Can they get it done?
This is the million dollar question and it is going to go one of two ways.
The pessimistic outlook is Helton and Swann meet, make a couple lukewarm changes to the staff, (due to administrative restrictions or personal ties) and Helton remains heavily involved with the scheme of the offense because they hire a wet paper towel to coach the offense.
The team doesn’t alter its practice habits because there really isn’t much of a culture shift within the coaching staff. USC looks strong in fall practice playing against each other but is shocked when Fresno State actually believes they can beat the Trojans, which they do. Players become selfish even earlier this season, and discipline issues continue to arise both on and off the field.

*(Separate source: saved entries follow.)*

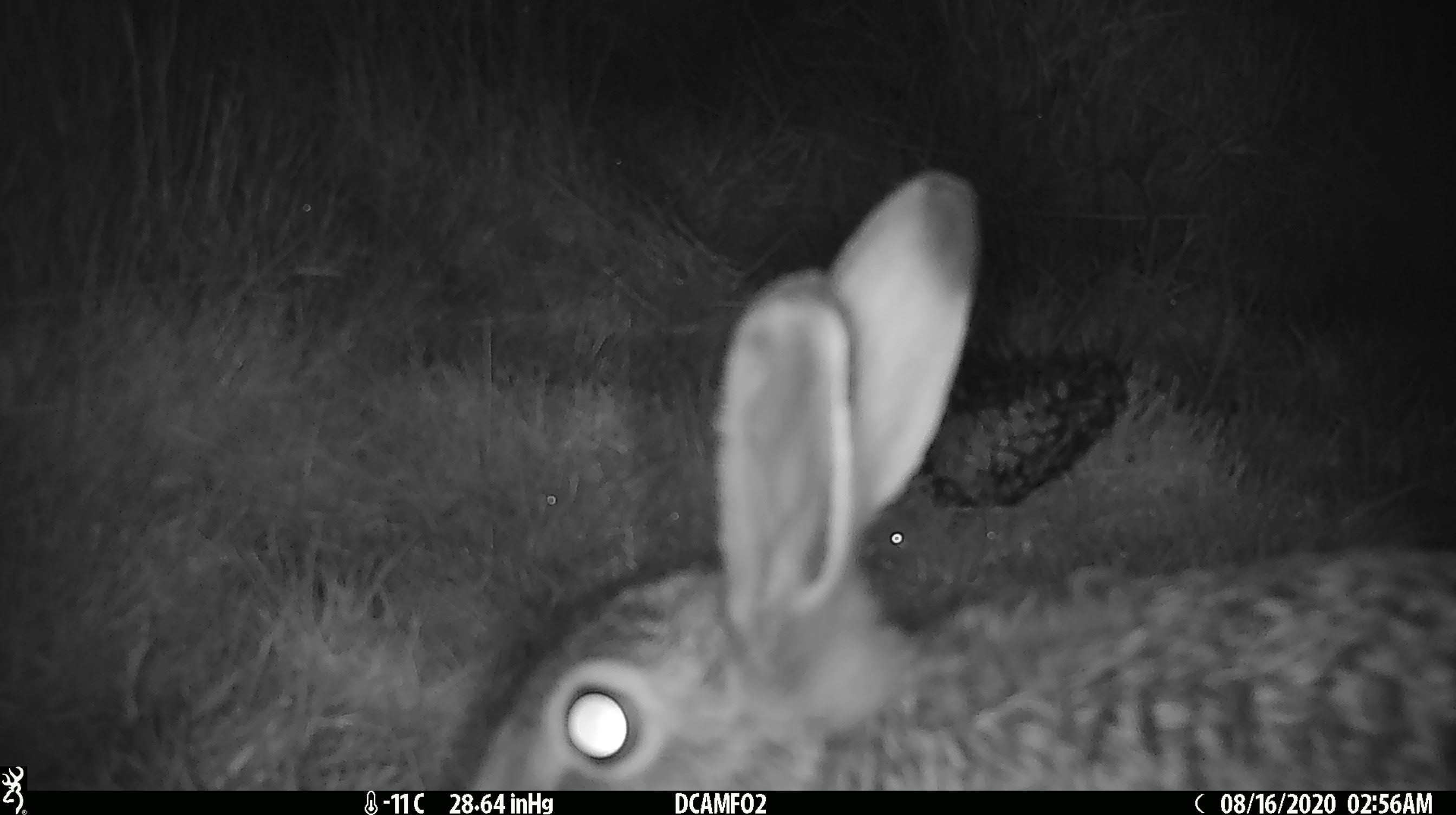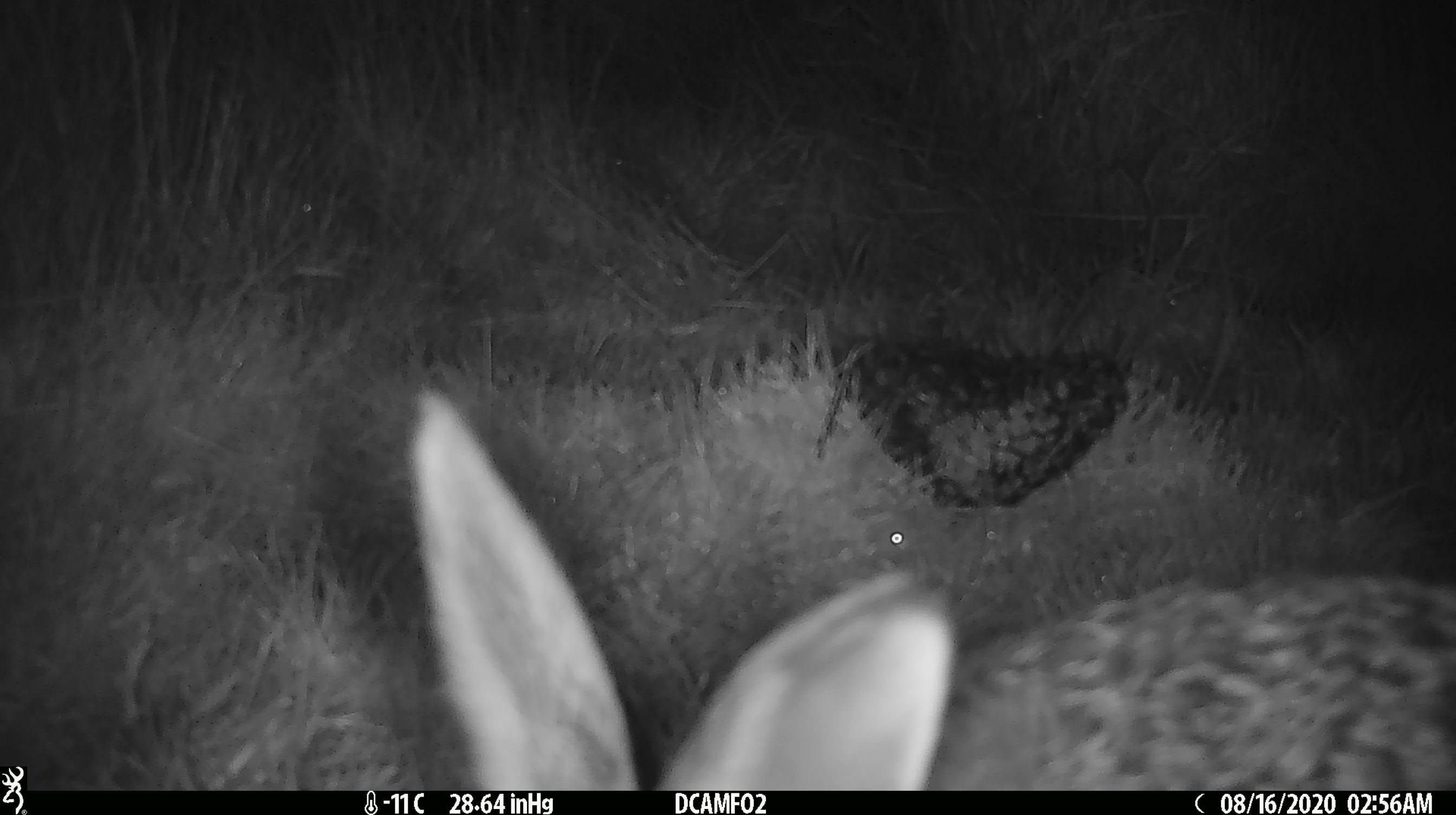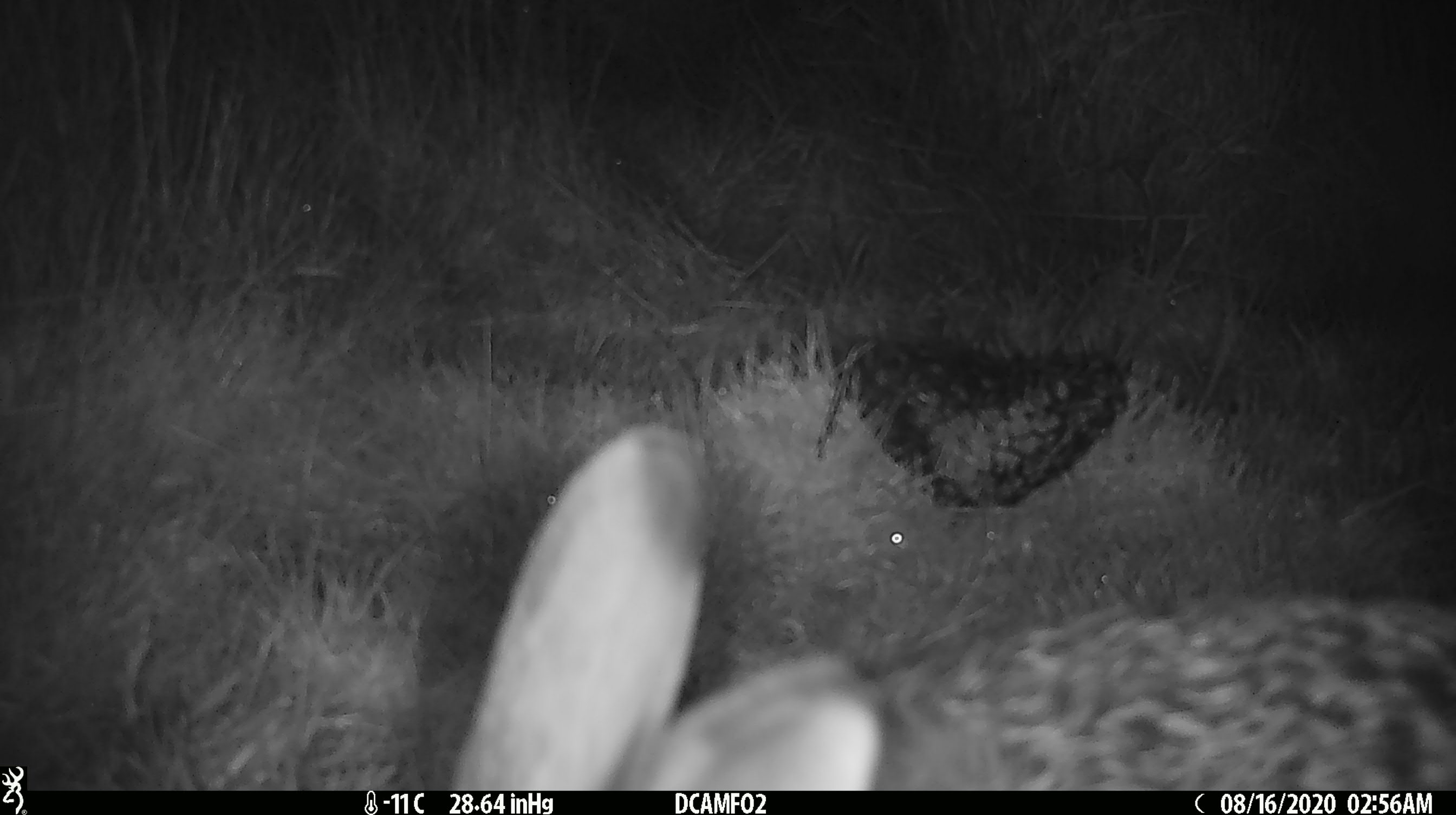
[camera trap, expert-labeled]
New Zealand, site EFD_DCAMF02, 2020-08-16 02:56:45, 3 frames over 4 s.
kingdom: Animalia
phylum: Chordata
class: Mammalia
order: Lagomorpha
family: Leporidae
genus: Lepus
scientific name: Lepus europaeus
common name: brown hare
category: hare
Hare (brown hare) (Lepus europaeus).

USC tells Daniels to go win games for them every Saturday but he is only able to do so much. The Trojans win eight games, and Helton is retained because the team “improved.”
The optimistic outlook is that Clay Helton sits down with Lynn Swann in the coming weeks and cleans house with his staff in a similar fashion to the Notre Dame situation he and Swann continuously allude to. That means new blood with no ties to USC or Helton. They give a new OC free rein and start seeing improved player development under new position coaches.
The team practices much more physically (because the new coaches demand it) with ones vs. ones, and special teams time is cut dramatically. The best players play because Helton’s job depends on it, players lose playing time due to penalties, and USC has all its timeouts at the end of halves in most games.
USC is in the unique position to dominate the west coast, and they will only if they commit to competition and elite assistant coaches.